Passados doze anos, e contando com a mesma equipe e com o retorno do produtor Nigel Godrich (que não participou do disco de 2014), o americano foi mais uma vez tomado pelo espírito criativo com o qual concebeu os dois discos anteriores: seu novo single, “Ride Lonesome”, compartilha ainda mais a atmosfera de vulnerabilidade emocional de 2002 do que Morning Phase, trazendo o mesmo clima country/folk através de um violão consternado, bateria de toques lentos, guitarra melódica triste e vocais sobrepostos, abatidos e distantes.
O videoclipe da canção, gravado na região do deserto de Mojave e exibindo uma fotografia em matizes amareladas, utiliza como inspiração a atmosfera de vastidão e solidão de faroestes americanos como os de Budd Boetticher, cujo filme de 1959, Ride Lonesome, inspirou o nome do single.

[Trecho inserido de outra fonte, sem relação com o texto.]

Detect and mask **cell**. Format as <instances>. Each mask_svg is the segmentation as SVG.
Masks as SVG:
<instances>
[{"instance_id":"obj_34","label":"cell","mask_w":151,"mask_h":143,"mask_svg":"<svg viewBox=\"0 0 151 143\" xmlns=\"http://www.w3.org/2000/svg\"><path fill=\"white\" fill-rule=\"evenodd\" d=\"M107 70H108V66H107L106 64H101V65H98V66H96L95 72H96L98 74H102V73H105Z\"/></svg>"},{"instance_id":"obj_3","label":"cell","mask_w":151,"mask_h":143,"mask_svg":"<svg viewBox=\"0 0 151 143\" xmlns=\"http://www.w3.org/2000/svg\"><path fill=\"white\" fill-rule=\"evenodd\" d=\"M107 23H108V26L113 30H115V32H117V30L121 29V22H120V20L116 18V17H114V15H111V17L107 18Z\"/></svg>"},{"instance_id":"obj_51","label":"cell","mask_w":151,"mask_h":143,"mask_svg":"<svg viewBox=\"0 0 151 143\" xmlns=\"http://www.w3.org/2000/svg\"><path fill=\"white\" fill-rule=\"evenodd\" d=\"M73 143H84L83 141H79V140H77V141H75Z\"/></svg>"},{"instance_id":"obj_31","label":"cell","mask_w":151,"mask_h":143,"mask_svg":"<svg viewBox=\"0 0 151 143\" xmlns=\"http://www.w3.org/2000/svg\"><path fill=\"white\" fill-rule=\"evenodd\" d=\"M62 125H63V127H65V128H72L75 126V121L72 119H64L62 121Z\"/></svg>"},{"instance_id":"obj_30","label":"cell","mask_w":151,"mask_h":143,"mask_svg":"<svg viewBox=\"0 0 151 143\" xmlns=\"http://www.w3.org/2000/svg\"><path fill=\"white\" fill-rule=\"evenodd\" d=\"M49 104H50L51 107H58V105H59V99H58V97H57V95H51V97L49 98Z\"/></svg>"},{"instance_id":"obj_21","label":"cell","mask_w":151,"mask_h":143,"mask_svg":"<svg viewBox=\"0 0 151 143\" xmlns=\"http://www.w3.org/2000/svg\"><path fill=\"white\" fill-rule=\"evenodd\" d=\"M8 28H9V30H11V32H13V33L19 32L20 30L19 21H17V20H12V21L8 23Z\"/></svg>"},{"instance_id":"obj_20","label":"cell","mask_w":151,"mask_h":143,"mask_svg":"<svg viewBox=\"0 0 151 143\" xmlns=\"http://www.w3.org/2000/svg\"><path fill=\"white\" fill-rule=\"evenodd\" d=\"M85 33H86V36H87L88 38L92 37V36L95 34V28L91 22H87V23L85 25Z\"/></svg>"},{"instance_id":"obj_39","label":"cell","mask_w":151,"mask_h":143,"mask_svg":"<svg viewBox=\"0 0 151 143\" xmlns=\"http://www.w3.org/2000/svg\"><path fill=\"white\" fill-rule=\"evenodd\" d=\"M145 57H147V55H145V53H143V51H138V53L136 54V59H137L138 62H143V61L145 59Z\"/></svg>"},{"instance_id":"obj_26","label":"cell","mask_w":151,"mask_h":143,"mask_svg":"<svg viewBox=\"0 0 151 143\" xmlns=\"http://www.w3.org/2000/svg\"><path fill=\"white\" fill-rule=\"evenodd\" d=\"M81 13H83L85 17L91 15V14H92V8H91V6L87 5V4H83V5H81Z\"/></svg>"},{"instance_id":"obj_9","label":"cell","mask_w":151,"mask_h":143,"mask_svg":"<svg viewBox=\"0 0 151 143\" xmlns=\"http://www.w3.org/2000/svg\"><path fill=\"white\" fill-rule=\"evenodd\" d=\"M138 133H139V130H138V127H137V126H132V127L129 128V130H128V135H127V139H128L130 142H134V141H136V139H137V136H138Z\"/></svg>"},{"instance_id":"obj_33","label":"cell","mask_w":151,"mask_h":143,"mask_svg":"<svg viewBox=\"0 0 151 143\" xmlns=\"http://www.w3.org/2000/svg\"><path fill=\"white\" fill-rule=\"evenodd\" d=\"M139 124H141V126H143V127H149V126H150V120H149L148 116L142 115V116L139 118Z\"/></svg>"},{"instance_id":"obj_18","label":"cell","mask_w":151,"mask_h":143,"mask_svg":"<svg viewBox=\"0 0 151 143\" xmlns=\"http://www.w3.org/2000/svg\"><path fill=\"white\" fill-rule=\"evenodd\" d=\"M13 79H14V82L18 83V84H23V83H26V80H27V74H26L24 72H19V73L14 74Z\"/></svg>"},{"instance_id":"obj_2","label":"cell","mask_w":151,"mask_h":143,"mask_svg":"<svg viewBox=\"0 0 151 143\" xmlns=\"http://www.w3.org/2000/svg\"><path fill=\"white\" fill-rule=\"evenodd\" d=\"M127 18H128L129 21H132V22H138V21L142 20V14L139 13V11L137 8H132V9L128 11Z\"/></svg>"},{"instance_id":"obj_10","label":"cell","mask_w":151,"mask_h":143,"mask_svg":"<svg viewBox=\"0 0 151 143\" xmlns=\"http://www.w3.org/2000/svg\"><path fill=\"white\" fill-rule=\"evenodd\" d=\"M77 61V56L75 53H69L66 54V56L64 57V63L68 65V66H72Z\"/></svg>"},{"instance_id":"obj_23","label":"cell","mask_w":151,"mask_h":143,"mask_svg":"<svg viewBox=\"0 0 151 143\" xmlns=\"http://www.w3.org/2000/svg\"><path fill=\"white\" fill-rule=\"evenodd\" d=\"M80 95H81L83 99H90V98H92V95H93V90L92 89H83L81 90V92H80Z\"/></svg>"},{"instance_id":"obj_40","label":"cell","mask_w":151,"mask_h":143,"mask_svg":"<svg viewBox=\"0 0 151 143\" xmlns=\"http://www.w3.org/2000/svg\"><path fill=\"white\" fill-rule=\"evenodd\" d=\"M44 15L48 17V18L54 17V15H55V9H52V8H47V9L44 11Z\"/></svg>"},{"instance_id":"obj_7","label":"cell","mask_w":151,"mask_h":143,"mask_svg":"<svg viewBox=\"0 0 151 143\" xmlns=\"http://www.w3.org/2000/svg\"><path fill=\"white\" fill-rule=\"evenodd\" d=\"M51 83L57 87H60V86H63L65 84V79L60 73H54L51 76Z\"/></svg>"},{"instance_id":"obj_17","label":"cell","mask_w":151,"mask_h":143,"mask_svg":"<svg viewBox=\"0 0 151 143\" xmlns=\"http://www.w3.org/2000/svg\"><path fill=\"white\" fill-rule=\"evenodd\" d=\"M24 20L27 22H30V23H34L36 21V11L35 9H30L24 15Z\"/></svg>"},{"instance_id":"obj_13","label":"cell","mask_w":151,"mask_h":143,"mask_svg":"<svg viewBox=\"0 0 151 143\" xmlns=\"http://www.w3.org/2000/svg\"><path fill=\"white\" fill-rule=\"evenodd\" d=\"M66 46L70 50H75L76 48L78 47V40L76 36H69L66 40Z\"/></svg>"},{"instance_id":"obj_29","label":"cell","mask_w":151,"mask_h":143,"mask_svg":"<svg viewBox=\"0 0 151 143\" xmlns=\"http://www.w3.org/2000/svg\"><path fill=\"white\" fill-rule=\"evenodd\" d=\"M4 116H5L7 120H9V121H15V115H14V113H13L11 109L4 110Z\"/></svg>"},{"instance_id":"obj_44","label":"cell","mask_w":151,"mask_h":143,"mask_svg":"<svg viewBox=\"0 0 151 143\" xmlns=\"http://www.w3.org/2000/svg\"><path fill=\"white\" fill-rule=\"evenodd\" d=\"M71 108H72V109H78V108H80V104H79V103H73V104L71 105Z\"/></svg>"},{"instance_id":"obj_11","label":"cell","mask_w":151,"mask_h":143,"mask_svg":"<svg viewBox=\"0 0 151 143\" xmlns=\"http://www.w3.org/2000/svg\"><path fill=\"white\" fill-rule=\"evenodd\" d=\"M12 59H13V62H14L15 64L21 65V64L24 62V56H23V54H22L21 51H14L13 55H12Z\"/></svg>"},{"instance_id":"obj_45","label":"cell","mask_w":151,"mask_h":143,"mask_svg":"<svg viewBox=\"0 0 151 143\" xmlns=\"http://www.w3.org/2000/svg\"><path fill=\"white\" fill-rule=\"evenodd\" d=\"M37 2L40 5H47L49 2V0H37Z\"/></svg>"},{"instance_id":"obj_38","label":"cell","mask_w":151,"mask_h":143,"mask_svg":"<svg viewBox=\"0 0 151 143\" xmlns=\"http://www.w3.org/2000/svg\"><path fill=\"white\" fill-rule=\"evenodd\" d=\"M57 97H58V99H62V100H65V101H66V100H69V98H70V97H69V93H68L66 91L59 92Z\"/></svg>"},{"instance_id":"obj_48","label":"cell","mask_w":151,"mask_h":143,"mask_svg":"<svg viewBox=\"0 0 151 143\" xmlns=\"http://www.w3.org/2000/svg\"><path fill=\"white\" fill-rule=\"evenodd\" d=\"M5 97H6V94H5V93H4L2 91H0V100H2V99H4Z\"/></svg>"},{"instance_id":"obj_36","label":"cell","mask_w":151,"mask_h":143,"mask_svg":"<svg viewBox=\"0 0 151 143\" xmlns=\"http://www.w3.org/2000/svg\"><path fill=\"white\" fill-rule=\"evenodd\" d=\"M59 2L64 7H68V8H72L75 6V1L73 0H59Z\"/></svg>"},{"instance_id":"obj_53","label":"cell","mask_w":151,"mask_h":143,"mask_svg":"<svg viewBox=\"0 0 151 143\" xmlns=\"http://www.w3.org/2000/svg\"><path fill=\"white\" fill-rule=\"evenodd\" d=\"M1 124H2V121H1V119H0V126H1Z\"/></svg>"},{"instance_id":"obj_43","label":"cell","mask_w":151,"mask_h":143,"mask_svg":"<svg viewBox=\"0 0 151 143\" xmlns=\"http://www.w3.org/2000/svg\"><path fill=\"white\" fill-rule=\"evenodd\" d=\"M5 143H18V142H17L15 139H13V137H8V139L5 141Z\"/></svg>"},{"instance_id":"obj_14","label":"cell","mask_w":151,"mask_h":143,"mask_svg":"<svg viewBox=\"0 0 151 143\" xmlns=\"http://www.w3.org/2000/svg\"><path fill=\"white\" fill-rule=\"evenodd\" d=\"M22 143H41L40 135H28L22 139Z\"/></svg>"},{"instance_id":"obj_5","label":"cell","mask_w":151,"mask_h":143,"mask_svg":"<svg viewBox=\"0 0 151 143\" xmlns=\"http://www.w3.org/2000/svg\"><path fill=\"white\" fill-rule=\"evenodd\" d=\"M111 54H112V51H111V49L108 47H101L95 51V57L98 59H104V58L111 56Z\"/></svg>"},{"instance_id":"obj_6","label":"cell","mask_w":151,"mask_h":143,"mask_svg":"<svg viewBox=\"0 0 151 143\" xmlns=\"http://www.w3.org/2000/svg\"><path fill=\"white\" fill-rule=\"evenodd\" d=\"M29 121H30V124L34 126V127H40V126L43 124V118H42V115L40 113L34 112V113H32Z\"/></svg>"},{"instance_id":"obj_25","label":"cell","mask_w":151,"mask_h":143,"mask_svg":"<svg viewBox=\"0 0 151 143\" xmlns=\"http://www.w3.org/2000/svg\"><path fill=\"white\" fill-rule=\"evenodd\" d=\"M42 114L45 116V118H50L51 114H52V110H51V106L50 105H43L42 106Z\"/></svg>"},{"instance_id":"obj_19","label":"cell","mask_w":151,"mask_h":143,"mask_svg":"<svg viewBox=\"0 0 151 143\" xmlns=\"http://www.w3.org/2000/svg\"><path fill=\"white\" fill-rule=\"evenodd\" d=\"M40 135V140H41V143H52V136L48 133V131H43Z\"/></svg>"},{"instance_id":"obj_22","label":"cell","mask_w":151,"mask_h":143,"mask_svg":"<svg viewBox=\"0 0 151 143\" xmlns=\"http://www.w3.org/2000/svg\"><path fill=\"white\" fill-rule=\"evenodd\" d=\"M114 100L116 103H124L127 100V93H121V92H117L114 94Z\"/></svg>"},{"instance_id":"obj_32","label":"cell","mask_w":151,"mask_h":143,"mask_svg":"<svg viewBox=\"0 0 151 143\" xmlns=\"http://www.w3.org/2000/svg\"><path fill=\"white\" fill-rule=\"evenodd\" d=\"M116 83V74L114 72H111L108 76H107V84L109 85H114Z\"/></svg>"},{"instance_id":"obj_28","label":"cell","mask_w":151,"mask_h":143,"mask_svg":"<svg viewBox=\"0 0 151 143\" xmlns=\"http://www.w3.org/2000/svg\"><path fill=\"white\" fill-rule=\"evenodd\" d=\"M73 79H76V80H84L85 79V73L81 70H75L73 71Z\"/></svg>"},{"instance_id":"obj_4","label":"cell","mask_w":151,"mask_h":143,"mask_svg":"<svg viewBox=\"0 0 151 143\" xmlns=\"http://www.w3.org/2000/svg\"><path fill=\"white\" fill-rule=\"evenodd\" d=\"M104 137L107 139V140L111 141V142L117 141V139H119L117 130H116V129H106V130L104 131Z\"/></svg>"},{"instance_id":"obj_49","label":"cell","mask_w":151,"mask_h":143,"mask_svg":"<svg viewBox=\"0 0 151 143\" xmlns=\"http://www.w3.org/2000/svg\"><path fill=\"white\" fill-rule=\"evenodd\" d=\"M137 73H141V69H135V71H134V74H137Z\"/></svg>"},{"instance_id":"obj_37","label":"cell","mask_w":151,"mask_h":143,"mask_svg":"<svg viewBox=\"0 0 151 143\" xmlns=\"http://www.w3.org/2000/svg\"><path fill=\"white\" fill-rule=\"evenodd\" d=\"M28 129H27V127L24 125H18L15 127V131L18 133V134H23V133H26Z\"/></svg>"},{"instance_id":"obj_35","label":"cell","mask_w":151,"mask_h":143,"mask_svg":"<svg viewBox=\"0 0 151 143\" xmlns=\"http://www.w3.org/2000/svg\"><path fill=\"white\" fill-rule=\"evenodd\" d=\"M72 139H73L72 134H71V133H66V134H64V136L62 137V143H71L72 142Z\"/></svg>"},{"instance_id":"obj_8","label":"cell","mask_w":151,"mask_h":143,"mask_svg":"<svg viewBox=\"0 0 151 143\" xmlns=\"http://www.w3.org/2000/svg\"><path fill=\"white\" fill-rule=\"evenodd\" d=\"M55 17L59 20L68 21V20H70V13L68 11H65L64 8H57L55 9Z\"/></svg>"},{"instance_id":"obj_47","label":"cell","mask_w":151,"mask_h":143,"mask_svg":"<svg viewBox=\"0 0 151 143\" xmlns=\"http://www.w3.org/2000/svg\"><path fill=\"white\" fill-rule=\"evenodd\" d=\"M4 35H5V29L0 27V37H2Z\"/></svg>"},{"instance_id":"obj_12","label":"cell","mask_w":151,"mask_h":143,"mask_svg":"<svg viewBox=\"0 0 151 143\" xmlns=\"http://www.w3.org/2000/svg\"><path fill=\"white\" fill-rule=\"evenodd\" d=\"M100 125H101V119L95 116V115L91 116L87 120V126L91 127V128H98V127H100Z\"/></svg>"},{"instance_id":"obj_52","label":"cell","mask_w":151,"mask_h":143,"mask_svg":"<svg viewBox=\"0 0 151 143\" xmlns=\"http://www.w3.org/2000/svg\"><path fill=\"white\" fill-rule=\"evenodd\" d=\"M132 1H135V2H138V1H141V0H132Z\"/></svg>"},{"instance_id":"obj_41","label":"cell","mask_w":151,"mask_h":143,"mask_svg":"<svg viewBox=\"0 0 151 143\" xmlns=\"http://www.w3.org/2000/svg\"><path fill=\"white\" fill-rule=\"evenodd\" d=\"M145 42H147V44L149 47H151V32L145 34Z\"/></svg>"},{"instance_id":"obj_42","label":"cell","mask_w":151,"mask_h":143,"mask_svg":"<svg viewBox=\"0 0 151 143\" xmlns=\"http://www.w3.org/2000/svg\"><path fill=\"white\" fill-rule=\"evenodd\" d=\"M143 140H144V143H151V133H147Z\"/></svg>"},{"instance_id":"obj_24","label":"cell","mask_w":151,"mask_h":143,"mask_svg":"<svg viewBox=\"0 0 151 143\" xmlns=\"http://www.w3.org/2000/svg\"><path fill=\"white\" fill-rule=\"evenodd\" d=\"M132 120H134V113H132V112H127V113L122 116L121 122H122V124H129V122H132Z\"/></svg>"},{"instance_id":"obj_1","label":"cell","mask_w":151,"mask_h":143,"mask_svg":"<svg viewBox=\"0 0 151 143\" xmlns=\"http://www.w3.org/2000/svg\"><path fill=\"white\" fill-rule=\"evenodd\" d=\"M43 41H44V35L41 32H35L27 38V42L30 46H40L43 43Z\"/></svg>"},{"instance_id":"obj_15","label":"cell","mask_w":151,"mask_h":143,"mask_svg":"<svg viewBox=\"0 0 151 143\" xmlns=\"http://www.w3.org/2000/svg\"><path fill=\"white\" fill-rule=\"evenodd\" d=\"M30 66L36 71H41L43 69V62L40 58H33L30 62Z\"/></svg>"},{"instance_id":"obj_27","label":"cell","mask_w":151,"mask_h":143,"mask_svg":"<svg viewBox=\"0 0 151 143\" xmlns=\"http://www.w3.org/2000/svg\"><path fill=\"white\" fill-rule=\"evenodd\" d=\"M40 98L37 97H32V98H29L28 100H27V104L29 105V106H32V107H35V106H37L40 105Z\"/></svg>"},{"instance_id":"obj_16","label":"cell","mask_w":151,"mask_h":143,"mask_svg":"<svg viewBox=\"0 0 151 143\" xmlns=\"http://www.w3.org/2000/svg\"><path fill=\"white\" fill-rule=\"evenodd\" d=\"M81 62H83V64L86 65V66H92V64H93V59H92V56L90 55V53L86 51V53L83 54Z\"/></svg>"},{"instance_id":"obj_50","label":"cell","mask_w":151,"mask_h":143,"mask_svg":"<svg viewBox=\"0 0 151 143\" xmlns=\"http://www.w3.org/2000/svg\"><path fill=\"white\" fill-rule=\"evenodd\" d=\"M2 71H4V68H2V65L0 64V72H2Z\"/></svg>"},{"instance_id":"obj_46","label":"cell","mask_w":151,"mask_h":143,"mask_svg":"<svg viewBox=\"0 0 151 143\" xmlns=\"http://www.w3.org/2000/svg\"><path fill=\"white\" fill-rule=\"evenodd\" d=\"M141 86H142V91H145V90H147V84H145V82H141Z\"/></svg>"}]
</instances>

Entre campos de turbinas eólicas, árvores de Joshua, longas estradas e linhas de trem infinitas, o cantor caminha aparentemente sem destino, refletindo o estado de desolação e falta de rumo do homem que nas letras lamenta o fim do seu relacionamento. Como se observa nesta canção, felizmente o estado de espírito do personagem é oposto ao do compositor e cantor americano, que mostra nesse single ter ainda disposição criativa de sobra.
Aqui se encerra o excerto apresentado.